Khamenei distrusts the West, ‌particularly the US, which he accuses of seeking to topple him.

In a typically pugnacious speech after January's protests, he blamed Trump for the unrest, saying: "We consider the US president criminal for the casualties, damages and slander he inflicted on the Iranian nation." Yet despite his ideological rigidity, he has shown a willingness to bend when the survival of the republic is at stake.

The concept of "heroic flexibility", first mentioned by Khamenei in 2013, permits tactical compromises to advance his goals, mirroring Khomeini's choice in 1988 to embrace a ceasefire after eight years of war with Iraq.

Khamenei’s guarded ‌endorsement of Iran's 2015 nuclear deal with six world powers was another such moment, as he calculated that sanctions relief was necessary to stabilize the economy and buttress his grip on power.

Trump quit the 2015 pact during his first ⁠term in 2018 and reimposed crippling sanctions on ⁠Iran.

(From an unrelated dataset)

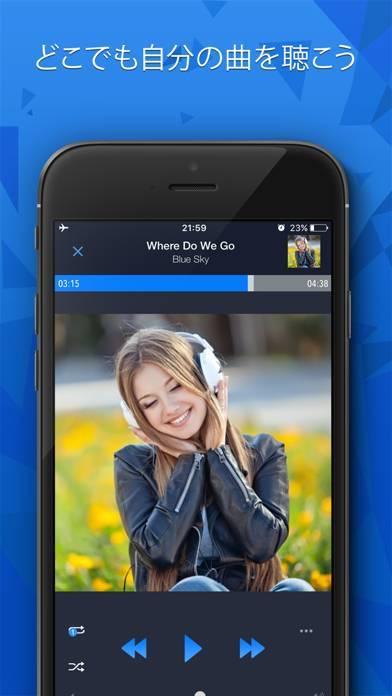 「CloudBeats 音楽再生アプリ」のスクリーンショット 1枚目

Tehran reacted by gradually violating all agreed curbs on its nuclear program.

LOYAL SECURITY STRUCTURE KEY TO KHAMENEI'S POWER

At times of increasing pressure, Khamenei has repeatedly turned to the Iranian Revolutionary Guard Corps (IRGC) and the Basij, a paramilitary force numbering hundreds of thousands of volunteers, to snuff out dissent.

It was they who crushed the protests that exploded after Mahmoud Ahmadinejad's re-election as president in 2009 amid allegations of vote fraud.

In 2022, Khamenei was just as ruthless in arresting, imprisoning or executing protesters enraged by the death in custody of the young Iranian-Kurdish woman Mahsa Amini.

And it was again the Guards and Basij who crushed the latest round of protests in January.

His power also owes much to the parastatal financial empire known as Setad, which is under Khamenei's direct control. Worth tens of billions of dollars, it has grown hugely during his rule, investing billions in the Revolutionary Guards.

Scholars outside Iran paint a picture of a secretive ideologue fearful of betrayal - an anxiety fueled by an assassination attempt in June 1981 with a bomb hidden in a tape recorder that paralyzed his right arm.

Khamenei himself suffered severe torture, according to his official biography, in 1963, when at 24 he served the first of many terms in prison for political activities under the rule of the shah.

After the revolution, as deputy defense minister, Khamenei became close to the Guards during the 1980-88 war with Iraq, which claimed a million lives from both sides.

He won the presidency with Khomeini's support but was a surprise choice as successor when the supreme leader died, lacking both his popular appeal and his superior clerical credentials.

Karim Sadjadpour at the Carnegie Endowment for International Peace said that "accident of history" had transformed a "weak president to an initially weak supreme leader to one of the five most powerful Iranians of the last 100 years".